# Cheesecake Ambrosia



## debodun (Jun 19, 2014)

1 container of Philadelphia Ready-To-Eat Cheesecake Filling
about equal amount of non-dairy whipped topping (a.k.a. Cool Whip)

Fold these together until well blended. To this, fold in - 

1 can crushed pineapple, drained
2 - 11 oz, cans of mandarin orange segments, drained
1 cup shredded cocoanut
1 bottle of maraschino cherries, quartered

If desired, sprinkle miniature marshmallows on top just before serving.


----------



## rkunsaw (Jun 19, 2014)

That sounds like it would be good....with whipped cream. I refuse to eat cool whip.


----------



## Meanderer (Jun 21, 2014)

Wow!  I can almost taste it!  The fruit mixture would really take it up a notch or two.   For many years we made cheesecake the "hard" way, until we discovered Jello brand cheesecake mix.  It is much easier and very close to the real thing.  As far as the topping of choice....the key word is "Choice".


----------



## debodun (Jun 21, 2014)

rkunsaw said:


> That sounds like it would be good....with whipped cream. I refuse to eat cool whip.

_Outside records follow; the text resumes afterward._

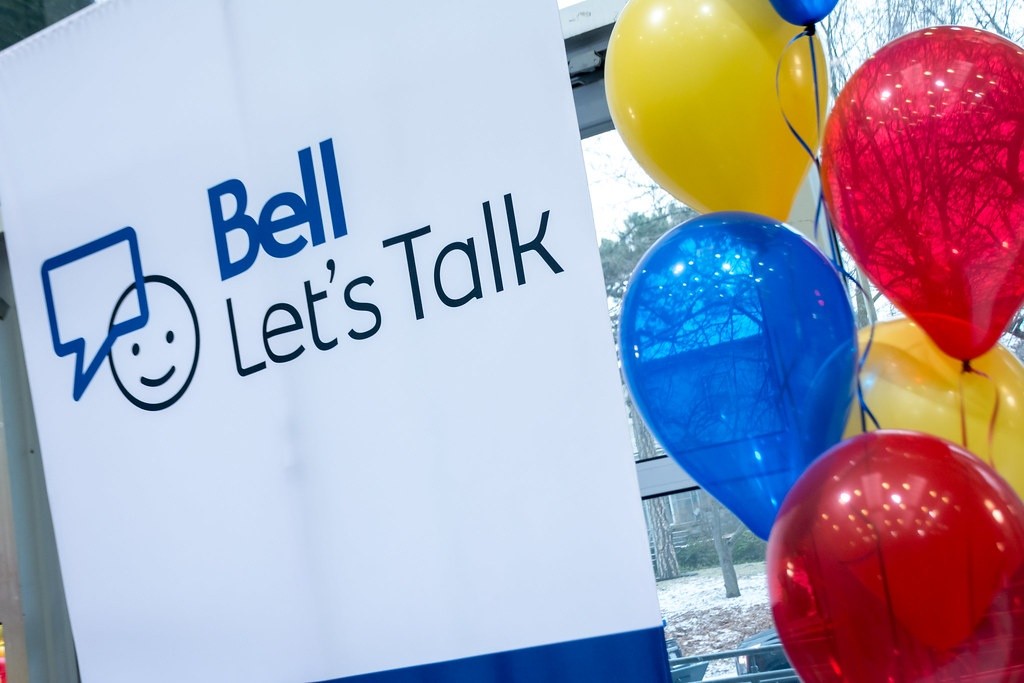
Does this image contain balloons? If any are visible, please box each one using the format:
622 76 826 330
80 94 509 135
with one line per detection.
603 0 1024 543
765 429 1024 683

I find cool whip holds up better. Real whipped cream tends to separate (get watery) when mixed in. I suppose if you're taking to to a party when it will be eaten all in one sitting, it wouldn't matter.


----------



## LadyEmeraude (Nov 5, 2022)

Cheesecake Ambrosia sounds heavenly! I would love it, that is for sure ​


----------